Twenty-three cases of DILI were identified, involving 40 drugs: 18 AAS, 14 SARMs and eight BBS. Patients were predominantly male (22/23), with median age 30 years (IQR 26-42). Most were symptomatic (21/23). Median latency of onset was 58 days (IQR 28-112 days) from drug commencement. Most patients (17/23) were admitted to hospital. Based on updated Roussel Uclaf Causality Assessment Method, DILI was possible in 17/23, probable in 2/23 and unlikely in 4/23. Median time to normalisation of liver biochemistry was 175 days (IQR 70-292 days) from presentation. Three (3/23) were treated with corticosteroids, 14/23 were treated for itch, and one (1/23) underwent liver transplantation. There were no deaths.

CONCLUSIONS

The prognosis of DILI from AAS, SARMs and BBS is good although liver transplantation may rarely be required. A detailed drug history is important in uncovering DILI due to these supplements.

摘要

背景

随着时间的推移,草药和膳食补充剂导致的 DILI 报告不断增加。

目的

描述澳大利亚合成代谢雄激素类固醇(AAS)、选择性雄激素受体调节剂(SARMs)和健身补充剂(BBS)导致的药物性肝损伤(DILI)的临床、实验室和组织病理学表型及结局。

方法

回顾性病例系列。2017 年至 2023 年,患者在澳大利亚的 9 家三级医院就诊。DILI 通过生化指标定义,如果他们的治疗医生认为 DILI 是由之前使用 AAS、SARMs 或 BBS 引起的,则纳入患者。主要终点是肝功能生化指标正常化的时间。次要终点是因 DILI 进行调查或治疗而住院、归因于肝损伤的死亡和肝移植。

结果

共确定了 23 例 DILI 病例,涉及 40 种药物:18 种 AAS、14 种 SARMs 和 8 种 BBS。患者均为男性(22/23),中位年龄 30 岁(IQR 26-42)。大多数患者有症状(21/23)。药物开始后中位潜伏期为 58 天(IQR 28-112 天)。大多数患者(17/23)住院。

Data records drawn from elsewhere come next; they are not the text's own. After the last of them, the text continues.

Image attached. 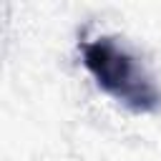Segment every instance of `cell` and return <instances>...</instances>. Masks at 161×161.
Masks as SVG:
<instances>
[{
  "instance_id": "cell-1",
  "label": "cell",
  "mask_w": 161,
  "mask_h": 161,
  "mask_svg": "<svg viewBox=\"0 0 161 161\" xmlns=\"http://www.w3.org/2000/svg\"><path fill=\"white\" fill-rule=\"evenodd\" d=\"M83 65L101 91L133 113H153L161 108V88L156 86L141 58L113 35H101L80 45Z\"/></svg>"
}]
</instances>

根据更新的 Roussel Uclaf Causality Assessment Method,23 例患者中,17 例为可能、2 例为很可能、4 例为不太可能。从就诊到肝功能生化指标正常化的中位时间为 175 天(IQR 70-292 天)。3 例(3/23)患者接受了皮质类固醇治疗,14 例(14/23)患者接受了瘙痒治疗,1 例(1/23)患者接受了肝移植。无死亡病例。

结论

尽管可能需要进行肝移植,但 AAS、SARMs 和 BBS 引起的 DILI 预后良好。详细的药物史对于发现这些补充剂引起的 DILI 很重要。